* Begin EXCERPT TO READ *

We have the weight associated with each key/value pair.

Admission and eviction policy

Our cache is a memory-bound cache, and this poses an exciting challenge.

Should we admit the incoming key/value pair after the cache has reached its weight? If yes, which keys should be evicted to create the space because we can not let the total cache weight increase beyond some threshold?

This is where the paper TinyLFU comes into the picture. The main idea is to only let in a new key/value pair if its access estimate exceeds that of the item being evicted. This means that the incoming key/value pair should be more valuable to the cache than some existing key/value pairs, improving the hit ratio.

Let’s look at the approach:

Approach:

Get an estimate of the access frequency of the incoming key. The incoming key has not been accessed yet, but we might get some access count because of hash conflicts since we rely on the probabilistic data structure count-min sketch to maintain the access frequencies of the keys.

* End EXCERPT TO READ *
* Begin GIVEN INFORMATION *

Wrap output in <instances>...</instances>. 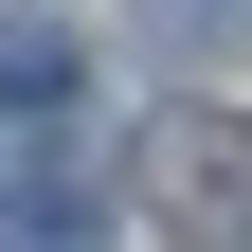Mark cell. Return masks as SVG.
I'll list each match as a JSON object with an SVG mask.
<instances>
[{"instance_id": "6da1fadb", "label": "cell", "mask_w": 252, "mask_h": 252, "mask_svg": "<svg viewBox=\"0 0 252 252\" xmlns=\"http://www.w3.org/2000/svg\"><path fill=\"white\" fill-rule=\"evenodd\" d=\"M162 180H180V234H234V180H252V144H234V126H180V144H162Z\"/></svg>"}, {"instance_id": "7a4b0ae2", "label": "cell", "mask_w": 252, "mask_h": 252, "mask_svg": "<svg viewBox=\"0 0 252 252\" xmlns=\"http://www.w3.org/2000/svg\"><path fill=\"white\" fill-rule=\"evenodd\" d=\"M0 252H108V216H90V198H72V180H36V198L0 216Z\"/></svg>"}, {"instance_id": "3957f363", "label": "cell", "mask_w": 252, "mask_h": 252, "mask_svg": "<svg viewBox=\"0 0 252 252\" xmlns=\"http://www.w3.org/2000/svg\"><path fill=\"white\" fill-rule=\"evenodd\" d=\"M0 90L54 108V90H72V36H54V18H0Z\"/></svg>"}, {"instance_id": "277c9868", "label": "cell", "mask_w": 252, "mask_h": 252, "mask_svg": "<svg viewBox=\"0 0 252 252\" xmlns=\"http://www.w3.org/2000/svg\"><path fill=\"white\" fill-rule=\"evenodd\" d=\"M252 0H144V54H234Z\"/></svg>"}]
</instances>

* End GIVEN INFORMATION *

| EXERCISES TO COMPLETE |
(1) Print the part of the cache admission and eviction text from "Our cache is" to "the hit ratio.".
(2) Answer these questions using the text on cache admission and eviction.
(a) What kind of cache does the text describe?
(b) Which paper is brought in to address admission?
(c) Which probabilistic data structure keeps the access frequencies of the keys?
(3) Write the next part of the text on cache admission and eviction, picking up after its final sentence.

| ANSWERS TO EACH TASK |
(1)
Our cache is a memory-bound cache, and this poses an exciting challenge.

Should we admit the incoming key/value pair after the cache has reached its weight? If yes, which keys should be evicted to create the space because we can not let the total cache weight increase beyond some threshold?

This is where the paper TinyLFU comes into the picture. The main idea is to only let in a new key/value pair if its access estimate exceeds that of the item being evicted. This means that the incoming key/value pair should be more valuable to the cache than some existing key/value pairs, improving the hit ratio.

(2)
(a) A memory-bound cache.
(b) TinyLFU.
(c) A count-min sketch.

(3)
Get a sample of the existing keys (from CacheWeight) that consists of keyId, its weight and its access frequency. Sample size can be configurable.
Pick the key with the smallest access frequency from the sample. Let’s call this key K1.
If the access frequency of the incoming key is less than the access frequency of the key K1, then reject the incoming key because its access frequency is less than the smallest access frequency in the sample.
Else, delete the key K1 and create the space in the cache. The space created will be equal to the weight of K1.
Repeat the process until either the incoming key is rejected or enough space to accommodate the incoming key is created in the cache.

This approach is called “Sampled LFU”. CacheD uses AdmissionPolicy abstraction to decide whether an incoming key/value pair should be admitted.

There is still one more case to consider. What if there is a key with high access frequency, and it has been a while since it has been seen. Will it never get evicted?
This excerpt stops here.